## [Problem details]
All of the data should be restated word for word, with the pictures omitted.

## [Available data]
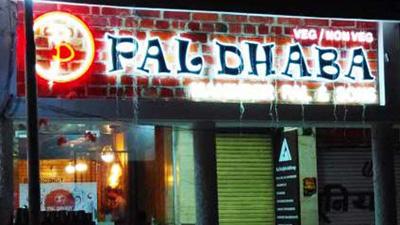 pal_dhaba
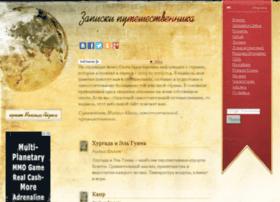 allotherworld.ru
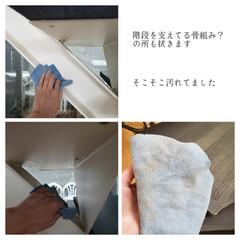 ホームリセット/フローリング用おそうじクロス/そうじの神様/拭き掃除/掃除/階段の拭き掃除/... こんばんは😊 . . 🎅🎄🎁MERRY …(4枚目)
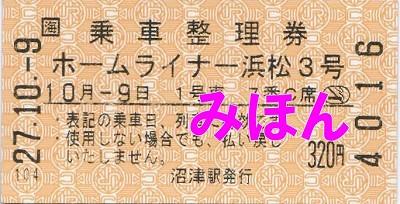 ホームライナー浜松3号整理券'15.10.9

## [Task result]
 pal_dhaba
 allotherworld.ru
 ホームリセット/フローリング用おそうじクロス/そうじの神様/拭き掃除/掃除/階段の拭き掃除/... こんばんは😊 . . 🎅🎄🎁MERRY …(4枚目)
 ホームライナー浜松3号整理券'15.10.9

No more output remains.